- **Problemas a resolver**
1. Resuma em duas frases o texto sobre as divergências entre os social-democratas russos.
2. Escreva a continuação do texto sobre as divergências entre os social-democratas russos, começando logo após a sua última frase.

- **Texto fornecido**
* * *

No último ano, a pergunta “Que fazer?” se impôs com força particular aos social-democratas russos. Não se trata de escolher um caminho (como foi o caso nos fins dos anos oitenta e início dos anos noventa do século XIX), mas de saber quais passos práticos devemos dar sobre uma rota já traçada, e precisamente de que modo. Se trata do método e do plano de atividade prática. E precisamos reconhecer que os problemas do caráter e dos métodos da luta, fundamental para um partido prático, não estão completamente resolvidos entre nós e continuam a suscitar sérios dissensos, que revelam uma instabilidade e incerteza ideológica deploráveis. De um lado, está ainda bem viva a tendência “economicista”, que inferioriza e restringe o trabalho de organização e agitação política. De outro lado, continua de cabeça firmemente erguida a tendência do ecletismo sem princípios, que muda ao sabor de qualquer brisa e não sabe distinguir entre os interesses imediatos das tarefas essenciais e das exigências permanentes do movimento no seu conjunto.
Como é notório, esta tendência está implantada na Rabotcheie Dielo. A sua última declaração “programática”, um altissonante artigo sob o altissonante título de Uma reviravolta histórica (n. 6 do Listok Rabotchevo Dielo), confirma com particular evidência o comportamento característico supra indicado. Eis como se comportam: Ontem ainda estávamos com o “economismo”, indignavamo-nos com a decidida condenação da Rabotchaia Myls, “atenuavamos” a imposição plekhanoviana da questão da luta contra a autocracia, e hoje já citamos as palavras de Liebknecht: “Se as circunstâncias transformam-se em vinte e quatro horas, é preciso modificar a tática em vinte e quatro horas”, já falamos de uma “forte organização combativa” para o ataque direto, para o assalto contra a autocracia, que promova larga agitação revolucionária e política (guarde bem como somos agora enérgicos: revolucionária e política!) entre as massas, “incansável apelo aos protestos de rua”, e “organização das manifestações de rua com notório (sic!) caráter político”, etc., etc.Poderíamos, com efeito, declararmo-nos contentes com o fato
da Rabotcheie Dielo haver assimilado tão rapidamente o programa avançado
que publicamos no primeiro número do Iskra, de criação de um forte
partido organizado, imbuído do objetivo não de conquistar simples concessões,
mas sim a própria fortaleza da autocracia, porém, o fato destes indivíduos não
terem opiniões firmes enfraquece a nossa alegria.

* * *

- **Dados fornecidos**
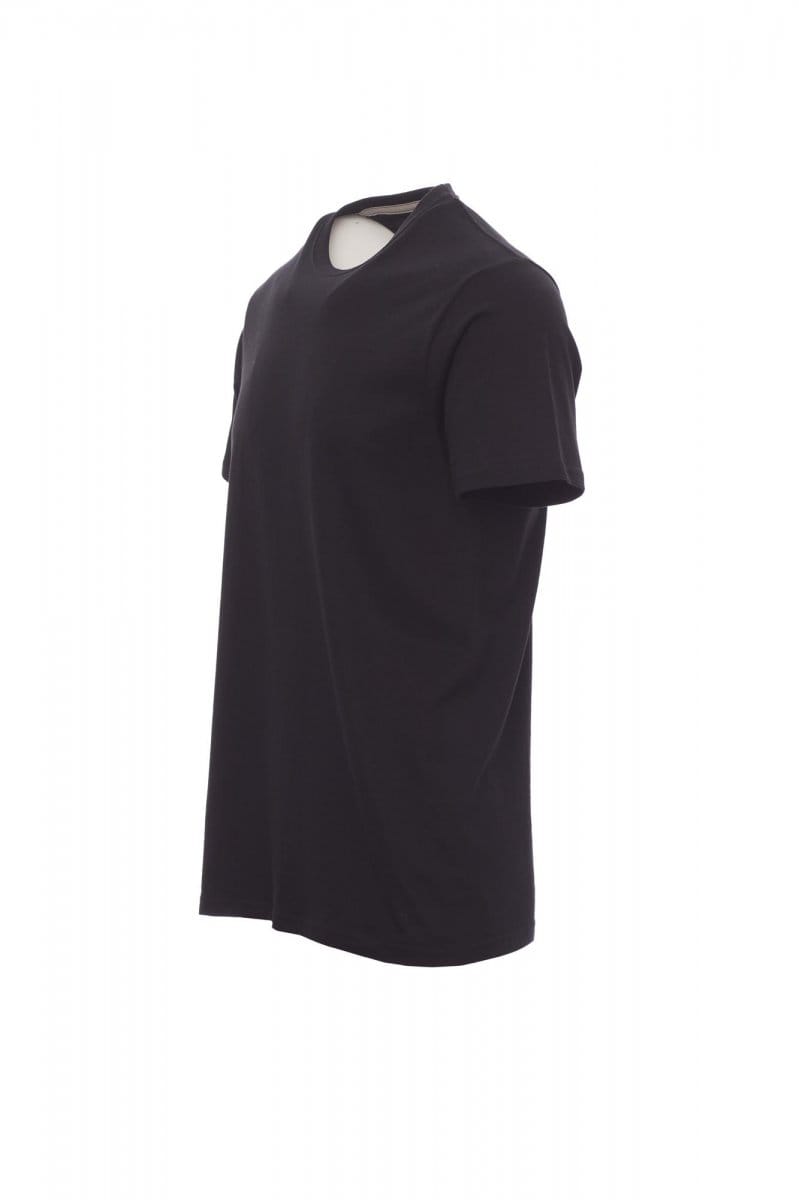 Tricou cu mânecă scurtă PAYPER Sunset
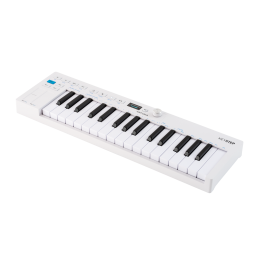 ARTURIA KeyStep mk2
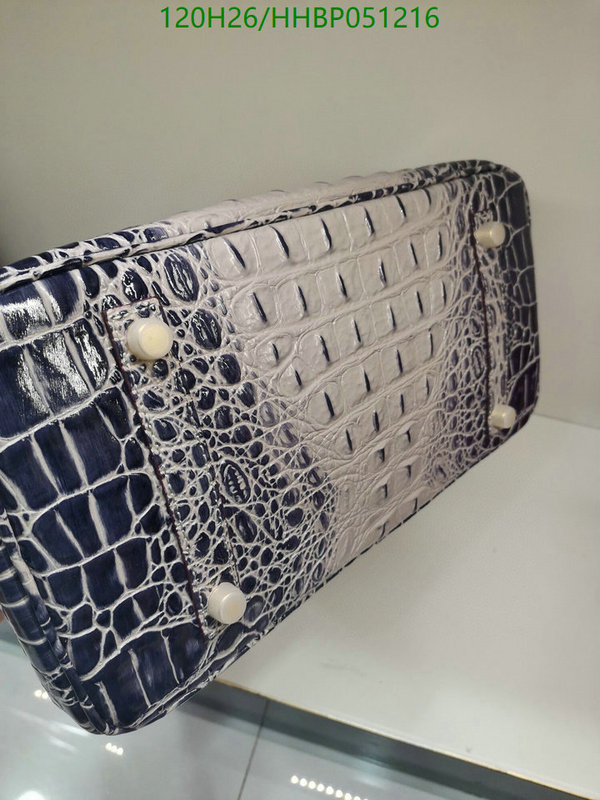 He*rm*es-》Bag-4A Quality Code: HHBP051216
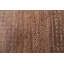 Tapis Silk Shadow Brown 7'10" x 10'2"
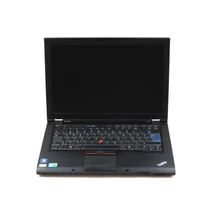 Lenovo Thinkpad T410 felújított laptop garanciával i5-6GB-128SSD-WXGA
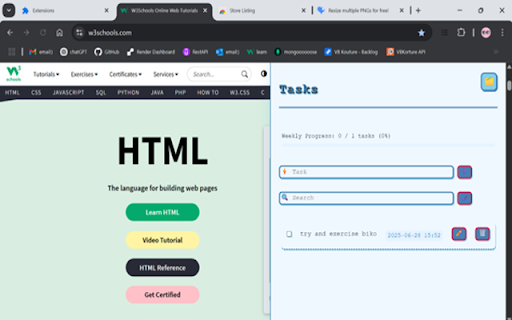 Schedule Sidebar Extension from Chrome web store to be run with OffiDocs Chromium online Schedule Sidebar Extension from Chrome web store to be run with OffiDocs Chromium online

* * *

- **Respostas**
1. No último ano, a pergunta "Que fazer?" se impôs aos social-democratas russos não como escolha de um caminho, mas como questão do método e do plano de atividade prática. Sobre isso persistem sérios dissensos entre a tendência "economicista" e a do ecletismo sem princípios, que, implantada na Rabotcheie Dielo, passou do "economismo" a defender uma forte organização combativa contra a autocracia, mas sem opiniões firmes.

2.
O Rabotcheie Dielo, naturalmente, evoca Liebknecht
em vão. Em vinte e quatro horas se pode mudar a própria tática de agitação
nessa ou naquela questão específica, a própria tática em questão ou alguma
particularidade da estrutura do partido, mas somente indivíduos sem princípios
podem mudar em vinte e quatro horas, ou mesmo em vinte e quatro meses, a
própria idéia sobre a necessidade – em geral constante e absoluta – de uma
organização de luta e de agitação política entre as massas. É ridículo evocar a
frase de Liebknecht em outra situação, ao sucederem-se os períodos: Questionar
se se deve trabalhar por criar uma organização combativa e realizar uma
agitação política em qualquer situação, em períodos “cinzentos, pacíficos”, em períodos de “declínio do espírito revolucionário”, quando ao contrário, exatamente
nessas situações e nesses períodos é particularmente necessário esse trabalho,
porque nos momentos de explosões sociais não há tempo hábil para criar uma
organização, que nesses momentos já deve estar pronta para poder desenvolver
imediatamente sua atividade. “Mudar a tática em vinte e quatro horas”!?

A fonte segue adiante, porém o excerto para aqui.